ABSTRACT

This has been the stuff of much observation. Giddens (1990), for example, colourfully equates everyday life in late modernity with trying to regain control of an out-of-control juggernaut. Mike Davis (1990, 1998) and Zygmunt Bauman (1987, 1998), meanwhile, see the future only in terms of a new dialectic of social control predicated on each individual’s ability to bridge the cultural/financial gap that dictates entry into the consumer society, creating a new category of the excluded urban repressed. However, from a purely criminological perspective, perhaps the best articulation of the impact of current social and economic conditions on individual subjectivity is the one set out by Jock Young:

We live now in a much more difficult world: we face a greater range in life choices than ever before, our lives are less firmly embedded in work and relationships, our everyday existence is experienced as a series of encounters with risk either in actuality or in the shape of fears and apprehensions.
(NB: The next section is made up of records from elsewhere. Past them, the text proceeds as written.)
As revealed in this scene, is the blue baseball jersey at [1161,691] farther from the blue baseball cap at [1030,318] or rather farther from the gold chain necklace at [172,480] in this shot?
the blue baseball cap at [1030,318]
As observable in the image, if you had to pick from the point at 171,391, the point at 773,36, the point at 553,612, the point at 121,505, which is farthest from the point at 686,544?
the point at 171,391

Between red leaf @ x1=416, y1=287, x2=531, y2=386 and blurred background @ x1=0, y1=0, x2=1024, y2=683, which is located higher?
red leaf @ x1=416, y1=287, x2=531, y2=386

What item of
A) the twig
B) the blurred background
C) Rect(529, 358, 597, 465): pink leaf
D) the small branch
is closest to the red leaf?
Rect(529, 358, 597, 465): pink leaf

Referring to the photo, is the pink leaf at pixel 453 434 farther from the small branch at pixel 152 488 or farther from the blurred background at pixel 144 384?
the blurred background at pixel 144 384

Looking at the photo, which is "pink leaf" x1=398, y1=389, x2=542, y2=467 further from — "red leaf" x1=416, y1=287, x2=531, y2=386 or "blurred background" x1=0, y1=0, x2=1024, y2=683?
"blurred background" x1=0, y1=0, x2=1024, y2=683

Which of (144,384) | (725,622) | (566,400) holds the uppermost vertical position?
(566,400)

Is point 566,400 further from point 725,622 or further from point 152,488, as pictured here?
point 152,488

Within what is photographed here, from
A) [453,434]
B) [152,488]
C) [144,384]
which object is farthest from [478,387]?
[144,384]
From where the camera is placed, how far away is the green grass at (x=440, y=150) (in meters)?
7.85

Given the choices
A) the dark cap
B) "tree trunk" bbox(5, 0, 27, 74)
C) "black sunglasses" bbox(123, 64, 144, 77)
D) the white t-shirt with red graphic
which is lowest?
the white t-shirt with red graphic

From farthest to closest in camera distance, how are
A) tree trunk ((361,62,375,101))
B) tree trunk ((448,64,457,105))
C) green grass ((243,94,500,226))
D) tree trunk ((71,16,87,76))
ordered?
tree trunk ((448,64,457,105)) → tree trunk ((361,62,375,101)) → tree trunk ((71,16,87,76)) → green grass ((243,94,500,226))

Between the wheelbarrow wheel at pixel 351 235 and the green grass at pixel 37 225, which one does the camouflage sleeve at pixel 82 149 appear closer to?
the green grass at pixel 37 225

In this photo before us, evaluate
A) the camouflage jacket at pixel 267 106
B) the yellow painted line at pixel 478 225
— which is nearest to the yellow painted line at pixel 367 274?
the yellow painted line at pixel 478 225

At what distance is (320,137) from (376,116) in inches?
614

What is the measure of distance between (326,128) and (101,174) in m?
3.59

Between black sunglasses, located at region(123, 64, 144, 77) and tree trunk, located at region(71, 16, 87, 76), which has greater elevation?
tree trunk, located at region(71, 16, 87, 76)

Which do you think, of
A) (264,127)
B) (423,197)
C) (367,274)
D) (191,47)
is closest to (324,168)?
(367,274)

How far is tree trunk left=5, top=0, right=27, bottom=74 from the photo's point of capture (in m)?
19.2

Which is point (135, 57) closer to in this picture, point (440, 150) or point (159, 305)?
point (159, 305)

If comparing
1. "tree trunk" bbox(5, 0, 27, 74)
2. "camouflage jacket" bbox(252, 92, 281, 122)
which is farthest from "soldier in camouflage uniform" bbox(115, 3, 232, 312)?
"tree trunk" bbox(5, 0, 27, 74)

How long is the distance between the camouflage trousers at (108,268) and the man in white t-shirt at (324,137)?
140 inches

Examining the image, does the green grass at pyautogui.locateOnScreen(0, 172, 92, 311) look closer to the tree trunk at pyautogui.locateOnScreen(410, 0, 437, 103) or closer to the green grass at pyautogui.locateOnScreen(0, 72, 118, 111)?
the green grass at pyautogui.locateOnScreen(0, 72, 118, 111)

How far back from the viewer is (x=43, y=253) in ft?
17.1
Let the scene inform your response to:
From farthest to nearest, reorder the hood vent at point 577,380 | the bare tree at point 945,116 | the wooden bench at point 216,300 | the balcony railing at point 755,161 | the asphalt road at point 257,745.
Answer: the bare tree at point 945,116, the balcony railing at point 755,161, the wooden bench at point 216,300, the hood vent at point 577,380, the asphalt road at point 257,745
We feel both materially insecure and ontologically precarious. (Young 1999: vi)12

What all these commentators have in common is the belief that success in tackling the contemporary crime problem depends upon acknowledging the ‘ontological insecurity’ of feeling physically and psychologically at risk in an unstable and changing world. In short, we must engage with the contingencies and dilemmas/the dilemmas of the contingent brought about by the late modern condition.